#### EXERCISE GOAL
In the records below, locate the line containing "In the scene", then extract it and all following lines exactly, ending with the last line.

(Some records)
......

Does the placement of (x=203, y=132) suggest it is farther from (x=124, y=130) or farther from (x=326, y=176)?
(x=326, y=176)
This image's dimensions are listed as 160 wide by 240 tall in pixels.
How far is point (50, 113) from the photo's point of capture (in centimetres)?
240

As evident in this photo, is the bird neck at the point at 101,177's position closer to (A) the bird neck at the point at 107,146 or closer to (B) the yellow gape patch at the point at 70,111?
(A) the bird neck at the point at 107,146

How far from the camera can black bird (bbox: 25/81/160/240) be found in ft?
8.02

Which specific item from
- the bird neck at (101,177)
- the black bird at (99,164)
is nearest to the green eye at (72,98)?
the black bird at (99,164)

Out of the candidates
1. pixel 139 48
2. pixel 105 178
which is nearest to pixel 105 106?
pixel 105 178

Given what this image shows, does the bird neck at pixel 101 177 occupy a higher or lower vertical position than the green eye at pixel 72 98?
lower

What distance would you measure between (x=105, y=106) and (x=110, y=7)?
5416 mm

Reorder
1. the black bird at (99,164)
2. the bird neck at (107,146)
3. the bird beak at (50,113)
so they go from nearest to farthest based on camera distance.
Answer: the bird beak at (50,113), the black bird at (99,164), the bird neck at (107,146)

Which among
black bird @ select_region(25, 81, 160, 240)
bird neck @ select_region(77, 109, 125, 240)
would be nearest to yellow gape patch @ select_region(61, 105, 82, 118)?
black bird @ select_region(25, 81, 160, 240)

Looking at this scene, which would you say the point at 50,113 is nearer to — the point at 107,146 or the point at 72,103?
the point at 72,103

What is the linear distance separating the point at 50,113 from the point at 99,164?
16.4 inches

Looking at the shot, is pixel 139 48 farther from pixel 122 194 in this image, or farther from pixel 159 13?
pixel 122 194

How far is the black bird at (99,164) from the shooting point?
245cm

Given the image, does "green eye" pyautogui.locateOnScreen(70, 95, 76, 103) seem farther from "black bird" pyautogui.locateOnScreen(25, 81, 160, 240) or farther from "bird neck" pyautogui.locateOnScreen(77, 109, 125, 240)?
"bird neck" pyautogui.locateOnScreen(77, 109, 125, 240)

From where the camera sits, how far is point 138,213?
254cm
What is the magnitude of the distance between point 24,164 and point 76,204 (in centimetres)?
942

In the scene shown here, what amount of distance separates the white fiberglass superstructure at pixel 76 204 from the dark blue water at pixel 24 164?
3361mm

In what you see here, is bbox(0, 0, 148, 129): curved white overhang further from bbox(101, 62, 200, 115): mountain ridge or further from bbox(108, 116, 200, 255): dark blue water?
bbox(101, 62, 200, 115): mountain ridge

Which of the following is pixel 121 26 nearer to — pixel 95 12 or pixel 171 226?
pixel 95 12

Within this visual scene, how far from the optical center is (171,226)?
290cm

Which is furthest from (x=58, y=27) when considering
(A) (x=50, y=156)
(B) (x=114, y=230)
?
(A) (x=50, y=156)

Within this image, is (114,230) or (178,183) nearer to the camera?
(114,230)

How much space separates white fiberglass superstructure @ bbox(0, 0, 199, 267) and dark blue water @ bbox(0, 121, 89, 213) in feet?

......

#### TASK SOLUTION
In the scene shown here, what amount of distance separates the white fiberglass superstructure at pixel 76 204 from the dark blue water at pixel 24 164?
3361mm

In what you see here, is bbox(0, 0, 148, 129): curved white overhang further from bbox(101, 62, 200, 115): mountain ridge or further from bbox(108, 116, 200, 255): dark blue water?
bbox(101, 62, 200, 115): mountain ridge

Which of the following is pixel 121 26 nearer to — pixel 95 12 or pixel 171 226?
pixel 95 12

Within this visual scene, how far from the optical center is (171,226)?
290cm

Which is furthest from (x=58, y=27) when considering
(A) (x=50, y=156)
(B) (x=114, y=230)
?
(A) (x=50, y=156)

Within this image, is (114,230) or (178,183) nearer to the camera?
(114,230)

How much space separates white fiberglass superstructure @ bbox(0, 0, 199, 267) and dark blue water @ bbox(0, 121, 89, 213) in feet?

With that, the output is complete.